### EXTRAIT DU DOCUMENT
_ _ _ _ _
Les préfets risquent donc de faire travailler les équipes de police et de gendarmerie dans une véritable culture du résultat, sans procéder au traitement de fond de la délinquance et de l'insécurité. La sécurité sera alors appréhendée comme un phénomène qu'il convient de traiter globalement afin de « faire du chiffre ».
A cet égard, les cinq départements les meilleurs et les cinq départements les moins bons en matière de délinquance ont déjà été convoqués place Beauvau, par l'intermédiaire de leurs préfets. Pour quel résultat ? Peu de conclusions ont pu en être tirées sur les actions et sur le tri des opérations qu'il convient de faire. Le résultat est quasi nul également concernant les groupements d'intervention régionaux, qui peuvent, certes, effectuer des opérations « coup de poing » comme à Nanterre où 270 hommes avaient été mobilisés pour interpeller trois hommes et saisir 256 grammes de résine de cannabis, quelques voitures et ordinateurs volés.
Comme quoi il n'est pas forcément productif de vouloir à tout prix unifier l'action de la police et de la gendarmerie sans s'interroger sur l'efficacité des enquêtes menées sur le long terme et sans forcément mettre une caméra derrière chaque policier.
_ _ _ _ _
### DONNÉES ENREGISTRÉES
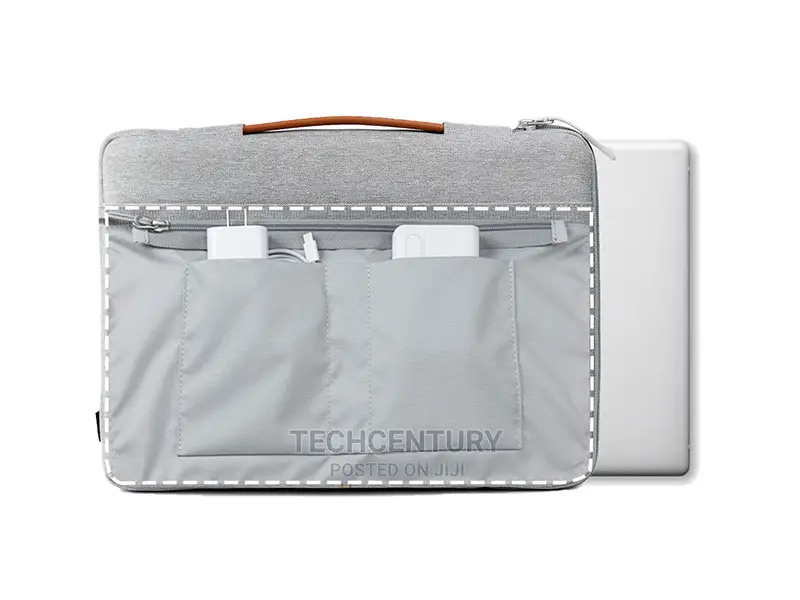 13 Inch SIMTOP Laptop Sleeve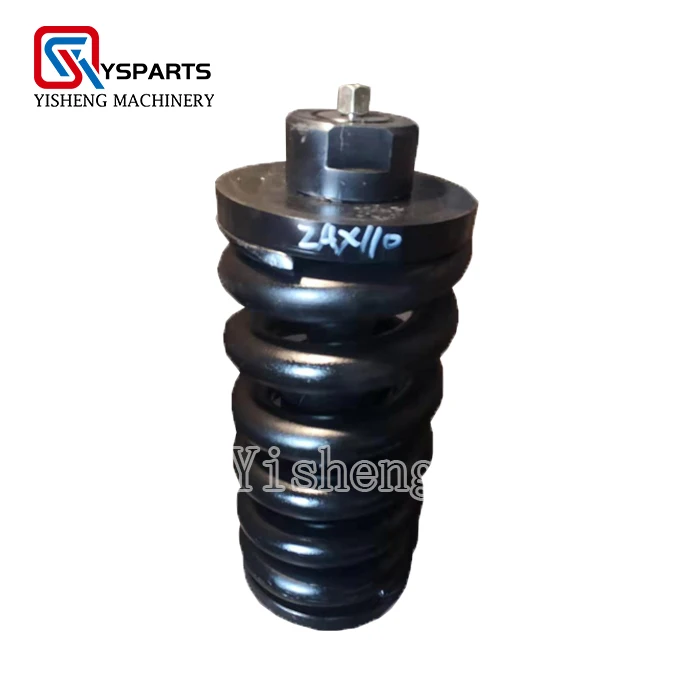 ☆hrk☆ Wholesale Excavator ZX110 ZX120 ZX130 Track Adjuster Assembly with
_ _ _ _ _
### TÂCHE À RÉALISER
Recopiez mot pour mot le passage de l'extrait sur la police et la gendarmerie qui s'ouvre sur les mots contenant « A cet égard, les » et se clôt sur « derrière chaque policier. ». Ces données forment un matériau distinct de l'extrait.

### RÉSULTAT DE LA TÂCHE
A cet égard, les cinq départements les meilleurs et les cinq départements les moins bons en matière de délinquance ont déjà été convoqués place Beauvau, par l'intermédiaire de leurs préfets. Pour quel résultat ? Peu de conclusions ont pu en être tirées sur les actions et sur le tri des opérations qu'il convient de faire. Le résultat est quasi nul également concernant les groupements d'intervention régionaux, qui peuvent, certes, effectuer des opérations « coup de poing » comme à Nanterre où 270 hommes avaient été mobilisés pour interpeller trois hommes et saisir 256 grammes de résine de cannabis, quelques voitures et ordinateurs volés.
Comme quoi il n'est pas forcément productif de vouloir à tout prix unifier l'action de la police et de la gendarmerie sans s'interroger sur l'efficacité des enquêtes menées sur le long terme et sans forcément mettre une caméra derrière chaque policier.